DATA RECORDS>
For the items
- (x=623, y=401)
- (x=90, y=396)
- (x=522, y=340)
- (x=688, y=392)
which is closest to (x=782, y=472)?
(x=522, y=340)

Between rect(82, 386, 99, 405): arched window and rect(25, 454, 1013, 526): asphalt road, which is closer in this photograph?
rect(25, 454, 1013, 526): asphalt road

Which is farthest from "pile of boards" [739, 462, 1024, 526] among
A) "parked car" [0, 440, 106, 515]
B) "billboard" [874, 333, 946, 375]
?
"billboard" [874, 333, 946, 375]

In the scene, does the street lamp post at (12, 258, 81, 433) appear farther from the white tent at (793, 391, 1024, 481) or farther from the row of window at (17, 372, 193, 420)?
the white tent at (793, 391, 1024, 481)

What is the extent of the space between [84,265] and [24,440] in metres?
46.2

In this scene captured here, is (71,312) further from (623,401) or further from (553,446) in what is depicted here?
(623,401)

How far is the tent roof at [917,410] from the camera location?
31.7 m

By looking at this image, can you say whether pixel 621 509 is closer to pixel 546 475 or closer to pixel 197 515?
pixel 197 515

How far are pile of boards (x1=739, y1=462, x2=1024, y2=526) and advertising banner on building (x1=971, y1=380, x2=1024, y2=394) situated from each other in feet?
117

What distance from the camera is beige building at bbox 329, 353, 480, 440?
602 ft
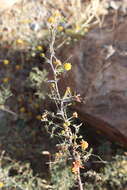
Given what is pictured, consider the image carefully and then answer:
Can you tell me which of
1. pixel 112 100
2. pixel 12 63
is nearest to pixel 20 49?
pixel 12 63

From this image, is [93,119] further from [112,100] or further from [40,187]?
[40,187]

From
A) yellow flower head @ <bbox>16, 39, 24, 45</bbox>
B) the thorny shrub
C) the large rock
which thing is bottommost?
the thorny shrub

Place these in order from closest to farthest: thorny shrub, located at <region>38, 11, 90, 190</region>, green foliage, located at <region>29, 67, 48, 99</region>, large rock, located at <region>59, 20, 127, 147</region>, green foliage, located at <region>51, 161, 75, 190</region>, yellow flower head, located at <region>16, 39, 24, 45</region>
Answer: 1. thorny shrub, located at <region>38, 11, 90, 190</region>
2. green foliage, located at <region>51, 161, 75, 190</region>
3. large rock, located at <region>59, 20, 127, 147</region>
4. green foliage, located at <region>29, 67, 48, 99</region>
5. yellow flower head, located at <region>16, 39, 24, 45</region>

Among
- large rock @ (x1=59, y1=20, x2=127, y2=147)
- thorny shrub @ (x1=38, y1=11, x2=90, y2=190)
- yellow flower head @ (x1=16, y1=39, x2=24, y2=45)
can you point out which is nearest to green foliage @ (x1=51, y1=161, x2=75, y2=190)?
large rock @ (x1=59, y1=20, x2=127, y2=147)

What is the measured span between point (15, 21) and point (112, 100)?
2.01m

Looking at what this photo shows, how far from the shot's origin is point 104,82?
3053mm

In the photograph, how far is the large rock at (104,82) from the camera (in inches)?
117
--
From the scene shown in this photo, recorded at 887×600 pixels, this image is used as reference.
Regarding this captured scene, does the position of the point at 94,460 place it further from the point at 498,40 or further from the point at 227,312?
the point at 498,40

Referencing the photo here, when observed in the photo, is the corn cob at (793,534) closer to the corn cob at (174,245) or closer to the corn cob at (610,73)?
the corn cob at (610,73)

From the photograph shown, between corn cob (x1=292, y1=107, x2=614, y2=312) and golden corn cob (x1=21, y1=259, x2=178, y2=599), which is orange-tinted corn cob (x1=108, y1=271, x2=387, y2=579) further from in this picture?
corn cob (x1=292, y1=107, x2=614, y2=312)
* * *
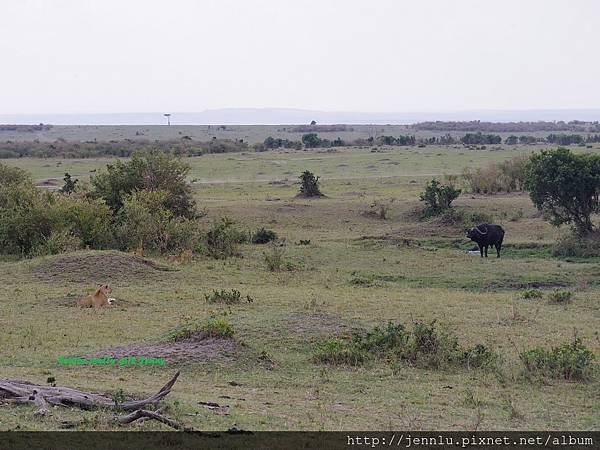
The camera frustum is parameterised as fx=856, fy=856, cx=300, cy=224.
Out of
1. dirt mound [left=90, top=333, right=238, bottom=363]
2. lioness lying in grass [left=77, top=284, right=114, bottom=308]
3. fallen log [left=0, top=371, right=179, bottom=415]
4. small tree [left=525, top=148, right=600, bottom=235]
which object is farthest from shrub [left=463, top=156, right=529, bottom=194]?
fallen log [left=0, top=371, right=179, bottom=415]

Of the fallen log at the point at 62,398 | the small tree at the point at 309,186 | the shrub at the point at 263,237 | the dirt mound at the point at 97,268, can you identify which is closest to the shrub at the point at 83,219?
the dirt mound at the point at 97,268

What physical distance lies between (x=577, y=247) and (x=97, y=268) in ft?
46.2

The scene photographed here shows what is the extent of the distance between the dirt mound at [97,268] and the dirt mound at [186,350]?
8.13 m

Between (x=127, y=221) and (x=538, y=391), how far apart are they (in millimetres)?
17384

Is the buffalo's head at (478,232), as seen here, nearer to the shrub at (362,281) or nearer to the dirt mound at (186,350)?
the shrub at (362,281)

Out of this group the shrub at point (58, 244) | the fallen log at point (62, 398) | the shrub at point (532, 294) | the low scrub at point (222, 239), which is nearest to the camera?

WHAT THE EXERCISE ASKS>
Please turn the lines from the one containing "What physical distance" through the one containing "Out of this", both included, into a JSON list of strings with one string per line. Leave out any blank lines.

FINAL RESULT>
[
  "What physical distance lies between (x=577, y=247) and (x=97, y=268) in ft?",
  "46.2",
  "The scene photographed here shows what is the extent of the distance between the dirt mound at [97,268] and the dirt mound at [186,350]?",
  "8.13 m",
  "Between (x=127, y=221) and (x=538, y=391), how far apart are they (in millimetres)?",
  "17384",
  "Is the buffalo's head at (478,232), as seen here, nearer to the shrub at (362,281) or nearer to the dirt mound at (186,350)?",
  "the shrub at (362,281)",
  "Out of this group the shrub at point (58, 244) | the fallen log at point (62, 398) | the shrub at point (532, 294) | the low scrub at point (222, 239), which is nearest to the camera?"
]